# ABOUT THIS TASK:
If pictures are present, leave them out, and copy the data word for word.

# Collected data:
+ + + +

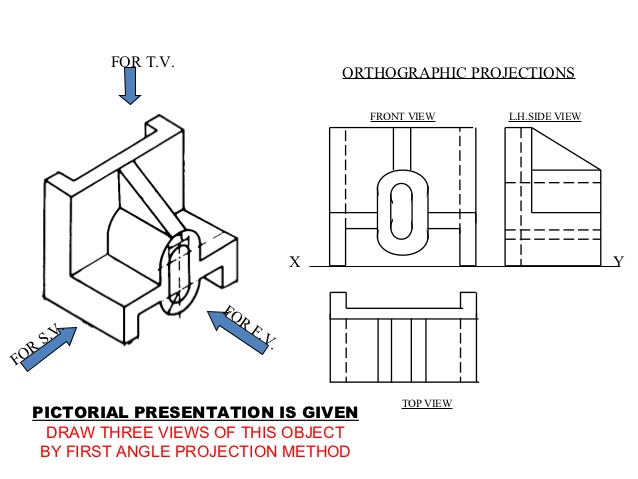 FOR T.V.

ORTHOGRAPHIC PROJECTIONS

FRONT VIEW

L.H.SIDE VIEW

X

Y

FOR S.V.

FOR F.V.

TOP VIEW

PICTORIAL PRESENTATION IS GIVEN
DRAW THREE VIEWS OF THIS OBJECT
BY FIRST ANGLE PROJECTION METHOD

+ + + +

# ANSWER TO THIS TASK:
 FOR T.V.

ORTHOGRAPHIC PROJECTIONS

FRONT VIEW

L.H.SIDE VIEW

X

Y

FOR S.V.

FOR F.V.

TOP VIEW

PICTORIAL PRESENTATION IS GIVEN
DRAW THREE VIEWS OF THIS OBJECT
BY FIRST ANGLE PROJECTION METHOD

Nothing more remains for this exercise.